We could make those decisions on a day-by-day basis. Next they suggested stopping all the medications my mother had been on for decades, saying they were no longer necessary. I resisted at first, but finally acquiesced. Less than a month after stopping medications, my mother got much worse. She stopped eating. She just lay in bed, staring into space, barely able to speak. She would look at me silently, shaking her head, and clenching her upper abdomen. “Does something hurt?” I kept asking, but she was too weak and confused to communicate. We summoned my brother from California. I kept asking the hospice nurse (who came for an hour twice a week), “Why is she having abdominal pain?” The nurse shrugged and suggested turning her onto her side and giving antinausea medication. We did all those things. They didn’t help. They suggested morphine (which my mother adamantly opposed, even through her dementia). I could see the nurse was frustrated with me. Why couldn’t I just accept that my mother was at the end of her life?

With Bianca, I had been like the hospice nurse. I wasn’t listening well enough. I was seeing the case through my own lens. I was too confident about my own experience, and not giving the owner’s observations enough attention. Bianca’s owner thought the dog had indigestion. I agreed, figuring there was no harm in trying antacids, but eventually I referred them to a specialist, who agreed the dog was experiencing gastric or esophageal discomfort. They prescribed hypoallergenic food, tried several different acid reducers, and suggested state-of-the-art scoping to rule out esophageal motility disorders.

Back to the present.
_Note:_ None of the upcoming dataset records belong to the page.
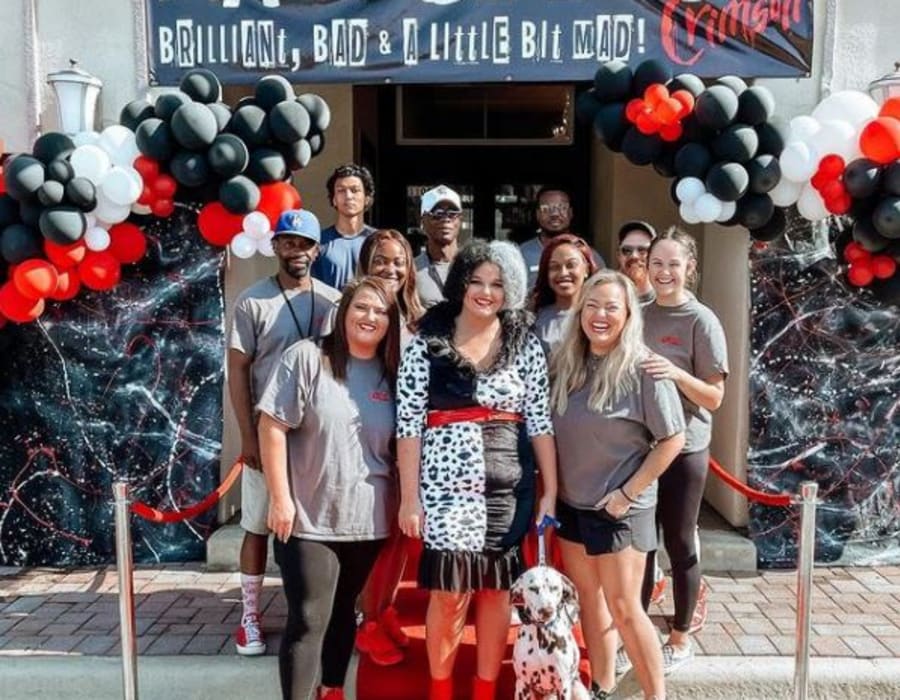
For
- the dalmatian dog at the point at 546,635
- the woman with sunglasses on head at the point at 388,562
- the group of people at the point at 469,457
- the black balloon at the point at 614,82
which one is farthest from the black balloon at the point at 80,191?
the dalmatian dog at the point at 546,635

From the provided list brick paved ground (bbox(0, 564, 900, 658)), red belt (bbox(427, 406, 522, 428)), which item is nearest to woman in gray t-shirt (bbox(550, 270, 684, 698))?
red belt (bbox(427, 406, 522, 428))

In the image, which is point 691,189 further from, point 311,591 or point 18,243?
point 18,243

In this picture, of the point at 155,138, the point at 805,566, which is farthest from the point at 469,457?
the point at 155,138

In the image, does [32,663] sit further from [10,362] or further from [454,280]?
[454,280]

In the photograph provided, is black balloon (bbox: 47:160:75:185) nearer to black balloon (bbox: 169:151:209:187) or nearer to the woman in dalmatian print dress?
black balloon (bbox: 169:151:209:187)

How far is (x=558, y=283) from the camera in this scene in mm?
3471

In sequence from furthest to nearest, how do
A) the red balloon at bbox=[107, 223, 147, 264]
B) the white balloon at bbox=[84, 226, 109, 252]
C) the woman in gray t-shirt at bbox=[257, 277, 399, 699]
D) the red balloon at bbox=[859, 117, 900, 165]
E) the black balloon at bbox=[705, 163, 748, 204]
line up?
the red balloon at bbox=[107, 223, 147, 264], the white balloon at bbox=[84, 226, 109, 252], the black balloon at bbox=[705, 163, 748, 204], the red balloon at bbox=[859, 117, 900, 165], the woman in gray t-shirt at bbox=[257, 277, 399, 699]

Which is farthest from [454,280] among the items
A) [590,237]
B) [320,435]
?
[590,237]

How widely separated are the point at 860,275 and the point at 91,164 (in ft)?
13.0

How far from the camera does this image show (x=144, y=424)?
4824 millimetres

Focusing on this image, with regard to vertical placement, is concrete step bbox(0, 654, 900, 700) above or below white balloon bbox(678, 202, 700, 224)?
below

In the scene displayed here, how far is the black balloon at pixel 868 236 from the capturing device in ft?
13.3

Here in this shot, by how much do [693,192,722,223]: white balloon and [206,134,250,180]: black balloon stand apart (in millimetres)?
2245

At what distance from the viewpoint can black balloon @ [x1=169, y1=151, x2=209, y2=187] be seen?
4.08 m
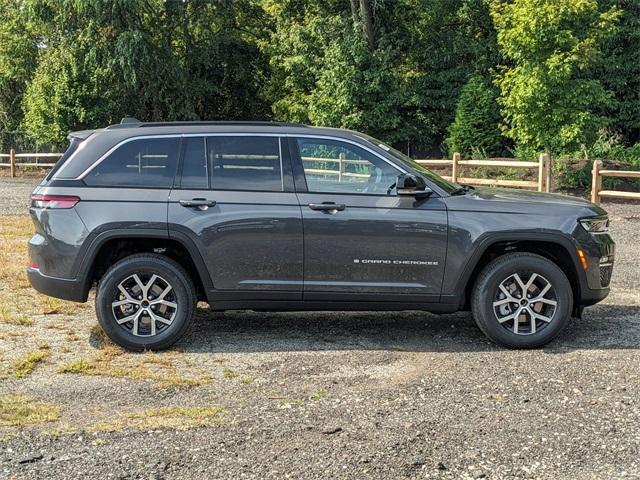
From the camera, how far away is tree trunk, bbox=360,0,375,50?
1201 inches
I spent three days sitting at my mother’s bedside feeling helpless. Then suddenly an idea struck me, like a bolt of lightning. What if, like Bianca, my mother had gastroesophageal reflux, also known as GERD? For decades she had taken Protonix, a prescription drug similar to Prilosec or Pepcid, that reduced the acid in her stomach, but hospice had discontinued that medication, along with all her others. If you have ever had acid reflux, you know how painful it can be. Heartburn is bad enough. GERD is awful. What if, without her acid-blocking medication, her GERD had become so bad she couldn’t eat at all and things spiraled downward from there?
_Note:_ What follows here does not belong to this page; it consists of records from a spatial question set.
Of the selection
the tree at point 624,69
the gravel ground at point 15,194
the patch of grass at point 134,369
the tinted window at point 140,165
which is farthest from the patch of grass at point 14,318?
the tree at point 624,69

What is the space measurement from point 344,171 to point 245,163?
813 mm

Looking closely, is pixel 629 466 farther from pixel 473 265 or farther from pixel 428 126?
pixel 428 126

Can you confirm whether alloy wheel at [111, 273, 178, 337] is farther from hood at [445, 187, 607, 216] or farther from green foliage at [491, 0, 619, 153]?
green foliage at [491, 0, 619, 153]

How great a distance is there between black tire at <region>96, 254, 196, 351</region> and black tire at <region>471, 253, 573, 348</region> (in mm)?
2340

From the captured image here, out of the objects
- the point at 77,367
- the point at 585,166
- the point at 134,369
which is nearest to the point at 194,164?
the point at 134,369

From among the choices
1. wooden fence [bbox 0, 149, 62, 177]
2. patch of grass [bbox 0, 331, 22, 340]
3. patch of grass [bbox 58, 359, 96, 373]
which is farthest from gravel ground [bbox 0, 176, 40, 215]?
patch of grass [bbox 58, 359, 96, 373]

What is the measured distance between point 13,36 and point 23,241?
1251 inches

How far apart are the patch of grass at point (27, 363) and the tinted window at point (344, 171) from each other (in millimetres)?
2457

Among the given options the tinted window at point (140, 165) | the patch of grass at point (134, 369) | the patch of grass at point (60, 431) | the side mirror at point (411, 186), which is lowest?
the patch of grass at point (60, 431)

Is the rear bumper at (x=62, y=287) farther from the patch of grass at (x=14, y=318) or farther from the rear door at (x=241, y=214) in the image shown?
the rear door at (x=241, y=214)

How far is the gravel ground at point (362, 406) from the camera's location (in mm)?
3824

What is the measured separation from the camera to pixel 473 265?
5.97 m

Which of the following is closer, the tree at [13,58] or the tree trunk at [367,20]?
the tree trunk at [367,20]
The nurse was skeptical. My mother wouldn’t be able to swallow the big Protonix pill, she said. My mother’s system wouldn’t be able to absorb the medication anyway. I persisted. I suggested using Prilosec instead. “It comes in capsules we could open and sprinkle on a spoonful of applesauce,” I said. “I’m sure I can get my mother to take it.” The nurse shrugged and acquiesced, just like I had with Bianca.

Twenty-four hours after starting the acid blocker, my mother started eating. Within a week she was eating two or three times a day, no longer in pain, and awake for longer hours. Even her dementia seemed less. We knew we were on track the night she finished dinner, then asked for cake and coffee!

Something as simple as acid reflux. Something dogs can’t explain. Something so small, but with potentially deadly repercussions in a person as old and frail as my mother. I appreciate her nurses, but wonder if maybe every hospice team should have a veterinarian on board. We are trained to listen to our patients even though they can’t speak in words. Conversely, it’s a vivid reminder to me that when I am on the other side of the equation, I have to listen to the people who come with the animals. To remember that owners (like daughters) may observe important things about their loved ones that veterinarians (and hospice nurses) miss. To be the best veterinarians we can be, we need to listen carefully, not just to the pets, but to whatever the human owners have to contribute. Thank you, Bianca.